A chaque fois qu’il y a une pandémie, la recherche scientifique devient nécessaire. Plus particulièrement la recherche vaccinale qui devra améliorer les types de vaccin, étant donné que le vaccin actuel a eu des effets positifs mais n’a pas donné tous les résultats attendus en raison des variants multiples apparus, en particulier les couches Alpha, Delta, Omicron et ses sous-variants. 

Le vaccin n’a pas pu donc assurer la protection nécessaire contre les variants, mais aura permis de ralentir l’évolution vers des complications graves, particulièrement chez les sujets âgés.
Grâce à l’Initiative Royale, le Maroc a créé un centre de biotechnologie à Benslimane, au niveau duquel sont mis au point les vaccins anti-Covid-19 et autres vaccins et médicaments permettant de lutter contre des maladies infectieuses, pour le marché national, continental et international. Donc, la recherche aura son mot à dire en post-crise. 
 

A quel point sommes-nous mieux préparés la prochaine fois que nous ferons face à une situation d'urgence ?  
Nous avons compris qu’il est important de mener plus de recherche-action, sur le terrain, et plus d’études épidémiologiques, évaluatives, d’impact, de déficience et d’efficacité des produits médicamenteux et des vaccins. Cela devient une nécessité pour se préparer à d’autres crises, non pas les prévoir mais planifier la riposte à ce genre de crise si elle devait survenir.


Durant ces années, le système de santé a connu une refonte. Quelle place est accordée à la gestion des situations d'urgence dans la Loi-cadre et quelle corrélation y a-t-il entre cette refonte et la pandémie ?
 
Dans le cas du Maroc, la pandémie a accéléré le processus de refonte du système de santé demandée par SM le Roi au gouvernement, depuis 2018 déjà, grâce à deux discours royaux extrêmement importants.

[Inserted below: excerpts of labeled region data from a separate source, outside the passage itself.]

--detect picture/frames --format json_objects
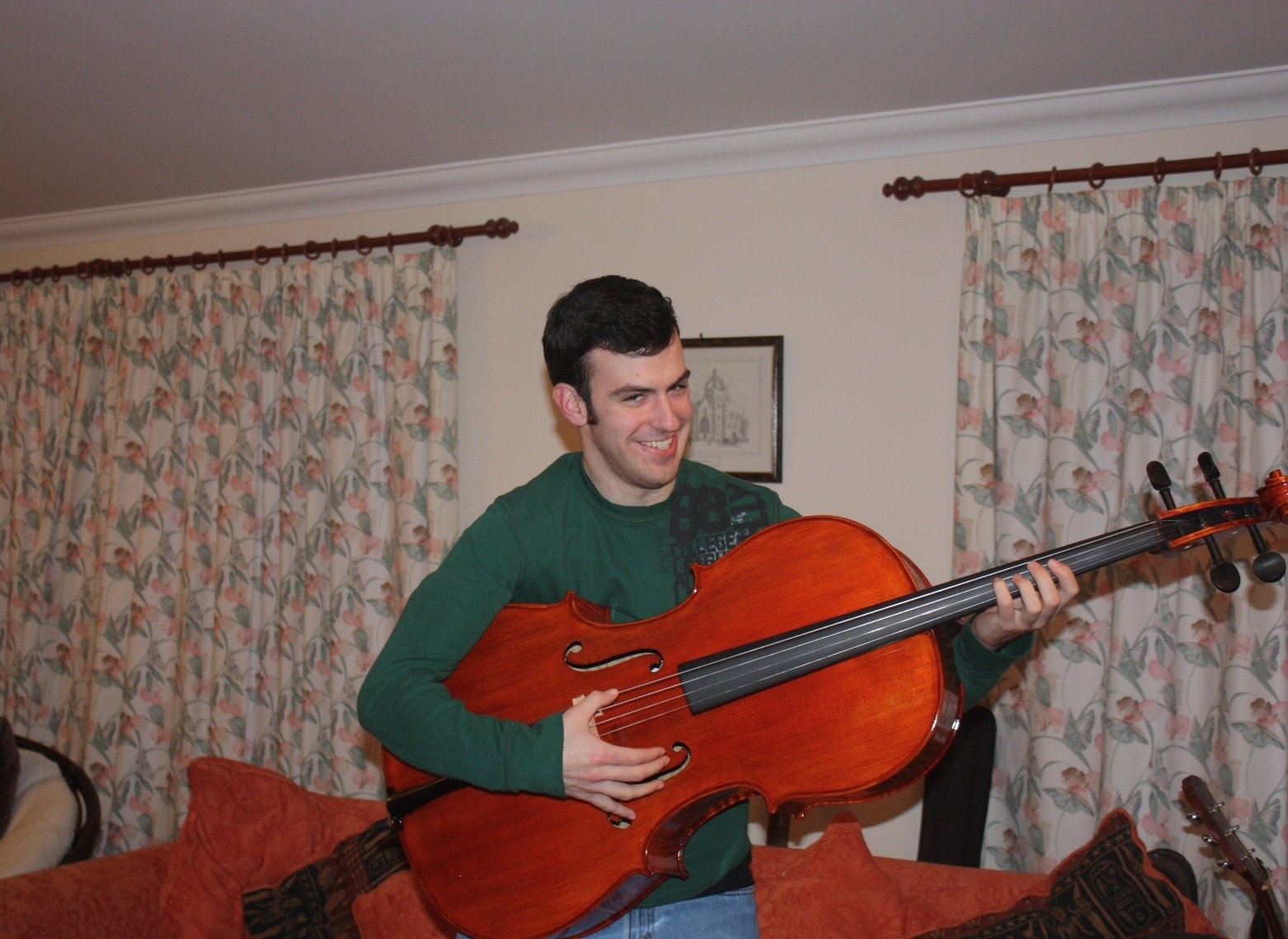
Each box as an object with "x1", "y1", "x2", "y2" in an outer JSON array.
[{"x1": 679, "y1": 335, "x2": 784, "y2": 483}]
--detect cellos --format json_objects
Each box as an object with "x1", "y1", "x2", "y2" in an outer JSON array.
[{"x1": 382, "y1": 450, "x2": 1288, "y2": 939}]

Le gouvernement s’est mis à l’œuvre de façon plus intense, pour généraliser la couverture médicale à l’ensemble des Marocains. Cela a été bénéfique par l’accélération du processus de refonte du système de santé qui est en cours. Un modèle organisationnel a été mis en place. Des agences ont été créées, d’autres restructurées.
 
La Loi-cadre 06-22 relative au système national de santé détermine les grandes orientations stratégiques de notre futur système de santé, à savoir la création de la Haute Autorité de Santé au niveau national, celles liées à la couverture sanitaire universelle mais également à la surveillance épidémiologique, à la formation et à une meilleure équité des ressources.
 
Au niveau régional, on note la création des groupements régionaux territoriaux, qui seront le nouveau bras d’exécution de la politique de santé au niveau régional, avec plus d’autonomie et de réponse aux besoins et à la demande de santé des citoyens. Ces aspects font partie du premier pilier fondamental de la refonte, qui est celui de la nouvelle gouvernance du nouveau système de santé, auquel il faudra ajouter une réflexion sur le modèle de financement.
 
Le deuxième pilier est lié à la valorisation des ressources humaines, la capacité de motiver et valoriser et de mieux répartir les ressources humaines. Le troisième pilier est celui de la remise à niveau des infrastructures, à savoir tout ce qui est centres de santé, hôpitaux, et construire un parcours de soins du patient coordonné avec le secteur privé.

Enfin, l’importance est donnée à la mise en place d’un système d’information sanitaire intégré, qui comprend tous les éléments qui concernent la maladie, et la digitalisation de l’information médicale, notamment le dossier médical, dans le respect de la confidentialité.